Jak mawiał klasyk gatunku zacząć należy od trzęsienia ziemi a potem napięcie ma narastać.
Oto podszpachlowany statecznik. Tak, jeszcze będzie wygładzony, to zdjęcie tylko obrazuje korektę kształtu.
Jak już doprowadziłem do gładkiej powierzchni, to pomyślałem jak by tu zrobić charakterystyczne profile RWD ...
I wykombinowałem, że go najpierw okleję taśmą maskującą .
Potem na ta taśmę za pomocą kalki i ołówka naniosę konstrukcję steru.
Przy pomocy skalpela wytnę zarys profili.
Zamaluję surfacerem 1200 (ze dwa razy dosyć na bogato)
I jak zdjąłem taśmę, to może bez szału, ale jest baza do dalszych prac.
Po kolejnych sesjach szlifowania i wygładzania uzyskałem ster, który tak oto prezentuje się na surowym jeszcze kadłubie:
Ufff.
Zanim położę podkład, zanim nakleję blaszki, zagruntuję pod malowanie....

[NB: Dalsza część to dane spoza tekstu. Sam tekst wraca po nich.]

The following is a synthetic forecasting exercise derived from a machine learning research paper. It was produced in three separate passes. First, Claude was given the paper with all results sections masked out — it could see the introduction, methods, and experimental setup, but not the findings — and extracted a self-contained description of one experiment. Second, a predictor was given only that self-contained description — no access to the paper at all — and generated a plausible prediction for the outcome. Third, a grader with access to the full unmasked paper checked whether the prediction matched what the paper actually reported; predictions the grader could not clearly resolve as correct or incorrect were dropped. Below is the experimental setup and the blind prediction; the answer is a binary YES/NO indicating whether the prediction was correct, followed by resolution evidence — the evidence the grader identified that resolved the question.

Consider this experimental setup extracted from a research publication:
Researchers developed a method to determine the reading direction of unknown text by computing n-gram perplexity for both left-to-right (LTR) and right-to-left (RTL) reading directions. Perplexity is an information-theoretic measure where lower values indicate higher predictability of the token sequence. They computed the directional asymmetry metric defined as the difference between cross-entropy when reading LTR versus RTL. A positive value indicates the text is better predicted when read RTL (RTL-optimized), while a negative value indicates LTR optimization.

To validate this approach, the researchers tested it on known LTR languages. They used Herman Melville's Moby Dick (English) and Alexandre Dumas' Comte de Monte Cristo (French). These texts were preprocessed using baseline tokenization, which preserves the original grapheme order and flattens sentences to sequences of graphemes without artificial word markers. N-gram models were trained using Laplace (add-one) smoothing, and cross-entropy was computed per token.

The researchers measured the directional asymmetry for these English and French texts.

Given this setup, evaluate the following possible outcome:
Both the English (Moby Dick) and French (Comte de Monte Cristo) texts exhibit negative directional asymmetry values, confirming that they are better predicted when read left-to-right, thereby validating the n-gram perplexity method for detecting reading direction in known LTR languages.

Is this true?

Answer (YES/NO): YES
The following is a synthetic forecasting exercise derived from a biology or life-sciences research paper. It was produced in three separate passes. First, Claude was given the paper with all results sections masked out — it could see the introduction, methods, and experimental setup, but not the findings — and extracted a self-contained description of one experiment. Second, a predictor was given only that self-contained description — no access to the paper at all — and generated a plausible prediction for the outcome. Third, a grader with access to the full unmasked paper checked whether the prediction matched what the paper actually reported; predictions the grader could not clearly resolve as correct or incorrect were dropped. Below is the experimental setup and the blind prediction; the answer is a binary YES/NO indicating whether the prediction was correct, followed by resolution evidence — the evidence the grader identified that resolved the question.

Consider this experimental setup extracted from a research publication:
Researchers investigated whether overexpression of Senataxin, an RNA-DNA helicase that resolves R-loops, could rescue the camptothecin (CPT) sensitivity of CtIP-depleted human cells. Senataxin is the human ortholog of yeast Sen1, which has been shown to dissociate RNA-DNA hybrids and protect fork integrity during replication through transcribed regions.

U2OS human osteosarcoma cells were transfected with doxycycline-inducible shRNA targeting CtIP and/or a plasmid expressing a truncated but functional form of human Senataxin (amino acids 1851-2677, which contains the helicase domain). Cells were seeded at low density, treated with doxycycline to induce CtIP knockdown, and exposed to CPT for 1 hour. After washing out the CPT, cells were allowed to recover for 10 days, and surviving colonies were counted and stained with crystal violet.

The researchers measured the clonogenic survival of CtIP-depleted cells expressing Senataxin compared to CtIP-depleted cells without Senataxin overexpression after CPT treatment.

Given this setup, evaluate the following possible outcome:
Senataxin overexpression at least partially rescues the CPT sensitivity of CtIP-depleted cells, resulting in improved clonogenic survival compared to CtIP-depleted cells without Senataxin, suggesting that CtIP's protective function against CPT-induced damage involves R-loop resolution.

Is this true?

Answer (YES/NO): YES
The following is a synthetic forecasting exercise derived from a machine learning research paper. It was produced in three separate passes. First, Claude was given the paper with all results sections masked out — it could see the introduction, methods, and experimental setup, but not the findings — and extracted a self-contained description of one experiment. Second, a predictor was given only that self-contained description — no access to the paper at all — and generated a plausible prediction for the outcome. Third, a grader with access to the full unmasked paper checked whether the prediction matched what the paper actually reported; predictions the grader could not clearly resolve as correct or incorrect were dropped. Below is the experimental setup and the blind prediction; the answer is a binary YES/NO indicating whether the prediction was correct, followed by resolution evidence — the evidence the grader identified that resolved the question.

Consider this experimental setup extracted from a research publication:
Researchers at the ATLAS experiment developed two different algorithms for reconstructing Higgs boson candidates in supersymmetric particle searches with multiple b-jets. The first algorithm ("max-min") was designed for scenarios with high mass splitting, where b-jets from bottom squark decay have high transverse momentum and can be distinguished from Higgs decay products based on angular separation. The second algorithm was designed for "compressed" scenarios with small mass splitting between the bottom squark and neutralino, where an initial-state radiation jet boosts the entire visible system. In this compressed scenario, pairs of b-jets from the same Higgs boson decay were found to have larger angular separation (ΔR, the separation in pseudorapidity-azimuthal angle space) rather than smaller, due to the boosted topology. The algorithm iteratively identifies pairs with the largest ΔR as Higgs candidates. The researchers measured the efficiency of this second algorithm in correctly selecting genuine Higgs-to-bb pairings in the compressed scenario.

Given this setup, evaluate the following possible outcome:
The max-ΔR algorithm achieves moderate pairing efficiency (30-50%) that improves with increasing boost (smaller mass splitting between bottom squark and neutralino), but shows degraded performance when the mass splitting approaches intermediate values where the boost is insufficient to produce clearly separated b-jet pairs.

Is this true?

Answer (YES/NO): NO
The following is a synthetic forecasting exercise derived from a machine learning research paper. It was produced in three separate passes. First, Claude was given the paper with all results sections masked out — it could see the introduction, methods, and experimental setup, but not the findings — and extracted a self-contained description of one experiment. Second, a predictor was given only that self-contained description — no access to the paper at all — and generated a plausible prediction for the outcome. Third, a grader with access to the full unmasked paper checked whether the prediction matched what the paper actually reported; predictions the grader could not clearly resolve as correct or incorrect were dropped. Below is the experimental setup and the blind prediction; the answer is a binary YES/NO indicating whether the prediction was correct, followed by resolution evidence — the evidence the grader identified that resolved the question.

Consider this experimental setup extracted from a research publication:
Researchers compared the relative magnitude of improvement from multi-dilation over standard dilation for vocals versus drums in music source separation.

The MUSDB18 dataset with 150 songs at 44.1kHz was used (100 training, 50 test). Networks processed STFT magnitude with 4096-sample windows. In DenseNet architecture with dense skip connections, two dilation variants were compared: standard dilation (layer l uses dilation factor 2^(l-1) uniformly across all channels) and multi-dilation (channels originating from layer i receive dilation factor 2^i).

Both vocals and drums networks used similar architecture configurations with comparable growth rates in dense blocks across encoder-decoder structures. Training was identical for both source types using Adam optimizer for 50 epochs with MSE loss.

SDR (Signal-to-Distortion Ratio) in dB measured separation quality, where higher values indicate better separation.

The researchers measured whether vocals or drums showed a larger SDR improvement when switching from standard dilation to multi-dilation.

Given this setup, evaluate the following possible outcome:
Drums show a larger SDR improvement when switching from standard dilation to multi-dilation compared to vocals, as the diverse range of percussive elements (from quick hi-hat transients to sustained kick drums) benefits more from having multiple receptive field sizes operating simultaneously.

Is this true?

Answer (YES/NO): YES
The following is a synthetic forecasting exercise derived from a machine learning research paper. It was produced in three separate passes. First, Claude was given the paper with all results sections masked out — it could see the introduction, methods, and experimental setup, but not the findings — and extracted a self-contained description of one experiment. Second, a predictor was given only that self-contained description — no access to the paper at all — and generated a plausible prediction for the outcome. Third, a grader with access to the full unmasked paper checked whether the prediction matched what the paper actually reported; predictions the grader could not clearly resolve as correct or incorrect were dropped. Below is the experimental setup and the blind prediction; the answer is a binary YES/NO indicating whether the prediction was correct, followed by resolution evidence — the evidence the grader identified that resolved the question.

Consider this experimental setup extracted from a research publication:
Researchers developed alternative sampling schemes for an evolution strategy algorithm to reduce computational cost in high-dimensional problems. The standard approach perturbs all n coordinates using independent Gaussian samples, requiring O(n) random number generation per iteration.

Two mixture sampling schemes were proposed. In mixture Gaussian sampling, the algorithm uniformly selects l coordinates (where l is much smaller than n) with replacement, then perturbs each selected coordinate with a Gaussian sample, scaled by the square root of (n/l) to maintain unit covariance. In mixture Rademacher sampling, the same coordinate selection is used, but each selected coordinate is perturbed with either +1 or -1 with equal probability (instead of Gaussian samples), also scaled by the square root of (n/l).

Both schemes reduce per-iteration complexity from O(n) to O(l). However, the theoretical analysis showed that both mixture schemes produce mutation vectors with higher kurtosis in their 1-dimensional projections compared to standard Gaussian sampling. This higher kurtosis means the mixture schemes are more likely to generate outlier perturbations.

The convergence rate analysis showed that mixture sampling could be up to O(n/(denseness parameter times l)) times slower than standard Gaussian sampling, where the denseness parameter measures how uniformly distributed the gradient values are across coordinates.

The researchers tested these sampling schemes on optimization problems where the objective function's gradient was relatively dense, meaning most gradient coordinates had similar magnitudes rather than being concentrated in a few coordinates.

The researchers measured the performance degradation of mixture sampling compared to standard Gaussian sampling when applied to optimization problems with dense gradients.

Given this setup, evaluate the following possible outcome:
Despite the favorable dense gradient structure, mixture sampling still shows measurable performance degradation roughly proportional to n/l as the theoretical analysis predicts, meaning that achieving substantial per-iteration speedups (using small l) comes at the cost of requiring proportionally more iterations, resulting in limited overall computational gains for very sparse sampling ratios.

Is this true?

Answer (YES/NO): NO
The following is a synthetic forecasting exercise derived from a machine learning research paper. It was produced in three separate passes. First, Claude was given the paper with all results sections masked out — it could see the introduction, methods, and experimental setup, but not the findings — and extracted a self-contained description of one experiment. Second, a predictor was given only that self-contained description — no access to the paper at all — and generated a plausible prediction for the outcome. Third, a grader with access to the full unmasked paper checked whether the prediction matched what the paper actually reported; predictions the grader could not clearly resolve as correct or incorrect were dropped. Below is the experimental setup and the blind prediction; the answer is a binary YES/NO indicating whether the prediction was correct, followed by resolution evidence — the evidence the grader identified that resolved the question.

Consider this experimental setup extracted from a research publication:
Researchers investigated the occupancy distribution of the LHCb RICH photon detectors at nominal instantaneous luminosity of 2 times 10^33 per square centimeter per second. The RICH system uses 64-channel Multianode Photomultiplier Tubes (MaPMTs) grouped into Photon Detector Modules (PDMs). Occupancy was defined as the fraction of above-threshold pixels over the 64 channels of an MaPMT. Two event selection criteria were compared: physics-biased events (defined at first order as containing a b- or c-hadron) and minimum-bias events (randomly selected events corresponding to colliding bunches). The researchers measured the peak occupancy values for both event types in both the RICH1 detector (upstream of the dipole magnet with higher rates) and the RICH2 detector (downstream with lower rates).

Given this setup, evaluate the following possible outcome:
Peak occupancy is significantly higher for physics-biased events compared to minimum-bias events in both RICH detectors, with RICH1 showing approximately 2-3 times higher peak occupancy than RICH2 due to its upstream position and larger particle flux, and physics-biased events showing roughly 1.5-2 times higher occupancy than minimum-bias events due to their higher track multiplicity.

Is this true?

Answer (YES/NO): YES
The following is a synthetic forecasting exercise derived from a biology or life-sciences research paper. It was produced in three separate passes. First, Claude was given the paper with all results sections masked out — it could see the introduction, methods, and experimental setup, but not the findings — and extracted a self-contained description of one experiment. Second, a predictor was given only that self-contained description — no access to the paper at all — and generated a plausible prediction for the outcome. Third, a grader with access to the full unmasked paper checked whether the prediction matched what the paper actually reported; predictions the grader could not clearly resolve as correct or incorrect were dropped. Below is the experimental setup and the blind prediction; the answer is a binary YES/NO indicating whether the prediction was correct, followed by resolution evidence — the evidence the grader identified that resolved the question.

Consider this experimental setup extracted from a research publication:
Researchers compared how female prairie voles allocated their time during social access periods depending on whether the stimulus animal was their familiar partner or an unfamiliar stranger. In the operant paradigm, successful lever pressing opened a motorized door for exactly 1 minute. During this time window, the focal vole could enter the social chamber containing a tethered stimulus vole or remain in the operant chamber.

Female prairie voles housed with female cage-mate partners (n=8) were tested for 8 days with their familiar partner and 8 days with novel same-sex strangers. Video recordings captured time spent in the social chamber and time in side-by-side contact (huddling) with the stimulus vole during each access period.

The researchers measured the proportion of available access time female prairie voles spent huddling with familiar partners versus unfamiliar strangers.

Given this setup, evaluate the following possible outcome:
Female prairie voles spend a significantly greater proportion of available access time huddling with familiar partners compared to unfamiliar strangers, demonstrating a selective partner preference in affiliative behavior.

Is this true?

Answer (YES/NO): YES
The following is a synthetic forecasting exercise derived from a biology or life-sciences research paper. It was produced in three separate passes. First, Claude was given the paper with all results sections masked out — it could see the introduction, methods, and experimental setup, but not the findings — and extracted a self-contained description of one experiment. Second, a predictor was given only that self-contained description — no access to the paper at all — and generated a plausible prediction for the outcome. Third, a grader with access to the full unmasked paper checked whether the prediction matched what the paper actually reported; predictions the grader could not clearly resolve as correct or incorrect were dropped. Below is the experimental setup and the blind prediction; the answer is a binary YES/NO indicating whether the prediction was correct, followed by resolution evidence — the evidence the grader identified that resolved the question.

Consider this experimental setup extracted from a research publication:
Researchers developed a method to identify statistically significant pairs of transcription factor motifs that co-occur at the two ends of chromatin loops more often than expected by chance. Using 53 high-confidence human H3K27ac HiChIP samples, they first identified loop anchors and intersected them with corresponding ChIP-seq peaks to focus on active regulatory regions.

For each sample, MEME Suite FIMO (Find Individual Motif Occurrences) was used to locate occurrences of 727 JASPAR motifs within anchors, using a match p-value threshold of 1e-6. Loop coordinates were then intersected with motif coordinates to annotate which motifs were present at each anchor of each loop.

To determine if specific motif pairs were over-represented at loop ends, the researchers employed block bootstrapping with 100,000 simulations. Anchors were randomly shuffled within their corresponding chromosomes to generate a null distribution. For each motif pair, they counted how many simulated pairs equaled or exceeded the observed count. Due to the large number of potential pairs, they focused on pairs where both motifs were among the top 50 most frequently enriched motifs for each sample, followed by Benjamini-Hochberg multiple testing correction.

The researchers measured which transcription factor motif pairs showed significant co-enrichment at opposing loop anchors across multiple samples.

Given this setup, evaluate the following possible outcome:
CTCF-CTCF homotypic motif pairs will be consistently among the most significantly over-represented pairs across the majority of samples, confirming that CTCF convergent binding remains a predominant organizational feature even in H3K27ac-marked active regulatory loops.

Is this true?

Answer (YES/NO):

Właśnie, najpierw pomalować zespół kadłub + stateczniki i osobno skrzydło i próbować skleić (jak zwykle to robię w dwupłatach), co tutaj może nie wypalić ze względu na wredny układ parasola, czy najpierw posklejać, a potem martwić się maskowaniem ?
Modelarstwo to nie tylko wieczorne dłubanie - to zabawa z historią.